Multiple sclerosis (MS) diagnoses often occur at pivotal points in young peoples’ lives. Too often, disease course and severity can interfere with future plans and potentially leave patients with the decision of prioritising treatment over family planning, or vice versa.
Around 3/4 of patients with MS are women of childbearing age, at least 1/5 of these patients will have children after disease onset.
The importance of multidisciplinary knowledge, education and pre-pregnancy counselling at regular intervals may help inform your patients to help achieve their family planning goals safely.
Patients may have a variety of concerns prior to family planning about the effect of MS on pregnancy and fertility. While the relationship between infertility and MS is a debated topic, emerging patterns in female patients show that controlling MS early could help prevent lower fertility, thus encouraging patients not to defer disease-modifying treatment may be beneficial for their future plans.
Fertility issues seem to arise in cases with aggressive and progressive disease, a review by Lamaita et al. (2021). found that the use of assisted reproductive technology was five times greater in patients with advanced MS.
Furthermore, women who failed to conceive via in-vitro fertilisation (IVF) may be in a higher risk for clinical or magnetic resonance imaging (MRI) disease activity for 3 months post IVF which is associated with the use of gonadotropin-releasing hormone (GnRH).

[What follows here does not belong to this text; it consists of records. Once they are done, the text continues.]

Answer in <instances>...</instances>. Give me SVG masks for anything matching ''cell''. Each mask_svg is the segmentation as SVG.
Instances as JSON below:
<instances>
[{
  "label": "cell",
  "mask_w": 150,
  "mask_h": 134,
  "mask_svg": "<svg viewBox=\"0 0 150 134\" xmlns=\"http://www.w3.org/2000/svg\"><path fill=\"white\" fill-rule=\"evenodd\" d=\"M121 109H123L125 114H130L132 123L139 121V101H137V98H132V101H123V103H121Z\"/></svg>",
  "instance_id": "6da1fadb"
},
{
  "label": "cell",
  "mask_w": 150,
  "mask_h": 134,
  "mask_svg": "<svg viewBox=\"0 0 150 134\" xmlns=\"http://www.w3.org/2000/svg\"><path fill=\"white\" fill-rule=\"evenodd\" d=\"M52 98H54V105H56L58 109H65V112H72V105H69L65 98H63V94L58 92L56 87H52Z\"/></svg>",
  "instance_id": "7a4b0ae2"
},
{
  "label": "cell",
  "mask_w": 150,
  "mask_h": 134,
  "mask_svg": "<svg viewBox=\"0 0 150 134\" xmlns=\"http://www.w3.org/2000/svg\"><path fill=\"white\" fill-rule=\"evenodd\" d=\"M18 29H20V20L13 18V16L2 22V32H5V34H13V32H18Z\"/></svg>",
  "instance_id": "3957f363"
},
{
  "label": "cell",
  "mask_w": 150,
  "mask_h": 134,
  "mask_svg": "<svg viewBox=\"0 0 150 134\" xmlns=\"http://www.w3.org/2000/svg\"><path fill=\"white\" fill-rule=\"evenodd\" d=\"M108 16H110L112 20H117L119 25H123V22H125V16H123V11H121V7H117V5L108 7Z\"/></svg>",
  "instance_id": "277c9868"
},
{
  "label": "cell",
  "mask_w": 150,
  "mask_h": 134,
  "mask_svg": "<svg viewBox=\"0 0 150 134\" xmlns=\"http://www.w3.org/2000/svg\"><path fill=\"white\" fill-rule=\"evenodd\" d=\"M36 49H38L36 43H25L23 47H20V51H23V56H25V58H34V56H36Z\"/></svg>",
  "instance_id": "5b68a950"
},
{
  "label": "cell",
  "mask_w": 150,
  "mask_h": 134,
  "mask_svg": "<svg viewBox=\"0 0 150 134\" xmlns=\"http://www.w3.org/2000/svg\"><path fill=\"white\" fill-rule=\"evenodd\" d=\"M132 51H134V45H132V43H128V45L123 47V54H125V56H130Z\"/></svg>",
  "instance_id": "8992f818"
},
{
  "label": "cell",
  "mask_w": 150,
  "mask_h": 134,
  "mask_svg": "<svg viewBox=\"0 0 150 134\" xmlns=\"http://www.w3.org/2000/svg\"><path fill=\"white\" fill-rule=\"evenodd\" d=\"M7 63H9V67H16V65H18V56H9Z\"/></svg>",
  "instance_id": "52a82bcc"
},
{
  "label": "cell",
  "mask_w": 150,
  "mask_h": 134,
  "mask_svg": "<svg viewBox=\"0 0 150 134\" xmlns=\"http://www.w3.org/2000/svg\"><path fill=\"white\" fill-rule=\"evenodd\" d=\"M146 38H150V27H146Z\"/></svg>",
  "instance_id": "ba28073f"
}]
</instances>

Additionally, a patient’s overall sexual function may be affected by disease course, quality of life or medication thus affecting fertility. Physical symptoms such as loss of sensitivity in the genital region, or emotional symptoms such as depression could contribute to issues in conception. A meta-analysis study by Kim et al. (2018). showed 62% of men and 63% of women with MS (n=14,538) reported sexual intercourse problems due to MS.
Confavreaux et al. (1998). showed with the “PRegnancy In Multiple Sclerosis” (PRIMS) study that generally, the rate of relapses decreases during pregnancy, especially during the third trimester.
Conversely, some patients will experience severe relapses while pregnant, which may require monitoring with MRI depending on frequency of relapses. Pregnant patients should also be aware that relapse rate increases 3-months postpartum and then returns to pre-pregnancy rates. Pharmacological treatments for MS vary and many are not approved for use during pregnancy and require careful consideration, therefore a treatment switch or discontinuation may be required.
Breastfeeding after delivery may be protective against relapses for up to 6 months postpartum, though this is not certain. A 1-year follow-up study by Hellwig et al. (2015) found that 38% non-breastfeeding and 24% exclusively breastfeeding mothers experienced a relapse within 6 months after delivery. This protective effect is thought to be limited to exclusive breastfeeding which could mean encouraging patients to store breastmilk in case of relapse or restarting treatment incompatible with breastfeeding.
There is an increased risk of postpartum depression in parents with MS, calling for awareness among both healthcare staff and the patient to prepare for the appropriate support to be in place if need be. The factors that influence the treatment of MS evolve over time alongside the personal circumstances of each patient. Remaining vigilant and maintaining a dialogue with your patients could improve treatment adherence while allowing your patients to obtain their family planning goals.
CI = confidence interval; HR = hazard ratio; MRI= magnetic resonance imaging; MS=multiple sclerosis.